Duas mulheres fazem aniversário na mesma semana, completam quarenta e cinco anos e marcam a mamografia de rotina praticamente no mesmo mês. Pela lógica mais comum, ambas deveriam sair do consultório com a mesma orientação: repetir o exame daqui a um ou dois anos, seguindo o calendário padrão que qualquer campanha de conscientização recomenda.
Não é o que acontece na prática. Uma delas recebe indicação de repetir a mamografia anualmente e, dependendo do histórico, associar uma ressonância. A outra segue com o intervalo mais espaçado, sem exames complementares. O médico radiologista Vinicius Tadeu Sattin Rodrigues costuma usar justamente esse tipo de comparação para explicar por que idade sozinha nunca fecha a conta do rastreamento.
Duas pacientes, o mesmo aniversário, exames diferentes
Chame a primeira de paciente A. Além dos quarenta e cinco anos, ela carrega mamas densas, identificadas em exames anteriores, e uma mãe diagnosticada com câncer de mama antes dos cinquenta.
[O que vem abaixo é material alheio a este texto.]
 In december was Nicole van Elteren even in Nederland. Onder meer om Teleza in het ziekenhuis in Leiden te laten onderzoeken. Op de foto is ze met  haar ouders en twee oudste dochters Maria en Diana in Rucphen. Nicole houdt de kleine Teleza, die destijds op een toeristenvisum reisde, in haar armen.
Nenhum desses dados aparece na carteirinha de vacinação nem no cartão de aniversário, mas todos entram no cálculo do risco individual dela.
A paciente B, com a mesma idade, não tem nenhum desses fatores. Tecido mamário predominantemente adiposo, sem casos na família, sem exposição hormonal prolongada. Duas mulheres, exatamente a mesma idade civil e perfis de risco, que pertencem a categorias diferentes desde a primeira consulta.
O que entra no cálculo além da data de nascimento?
A idade continua sendo a variável mais consistente em qualquer recomendação de rastreamento, e por isso nenhum protocolo a ignora. Ainda assim, ela funciona como ponto de partida, não como resposta final. Densidade mamária, histórico familiar, idade da primeira menstruação e da menopausa, junto com fatores de estilo de vida, ajustam essa base para cima ou para baixo.
O Dr. Vinicius Rodrigues descreve esse processo como uma estratificação: cada fator soma peso a um cálculo que, no fim, separa pacientes de risco habitual dos de risco elevado. Sociedades médicas brasileiras de radiologia e mastologia já recomendam justamente essa avaliação individualizada, em vez de aplicar a mesma régua etária para toda a população.

Quando o exame simples deixa de ser suficiente
Para a paciente de risco habitual, a mamografia isolada segue sendo a ferramenta principal, e funciona bem porque o tecido mamário, menos denso, cria contraste suficiente para revelar alterações. É um exame que cumpre seu papel sozinho na maior parte dos casos.
Já para quem soma fatores como densidade alta e histórico familiar relevante, a mamografia sozinha pode não enxergar tudo o que precisa ser visto. Nesses casos, a ressonância magnética entra como complemento, porque consegue identificar lesões que o tecido denso esconderia numa imagem convencional. Não se trata de um exame substituir o outro, e sim de somar métodos quando o risco de base justifica esse reforço.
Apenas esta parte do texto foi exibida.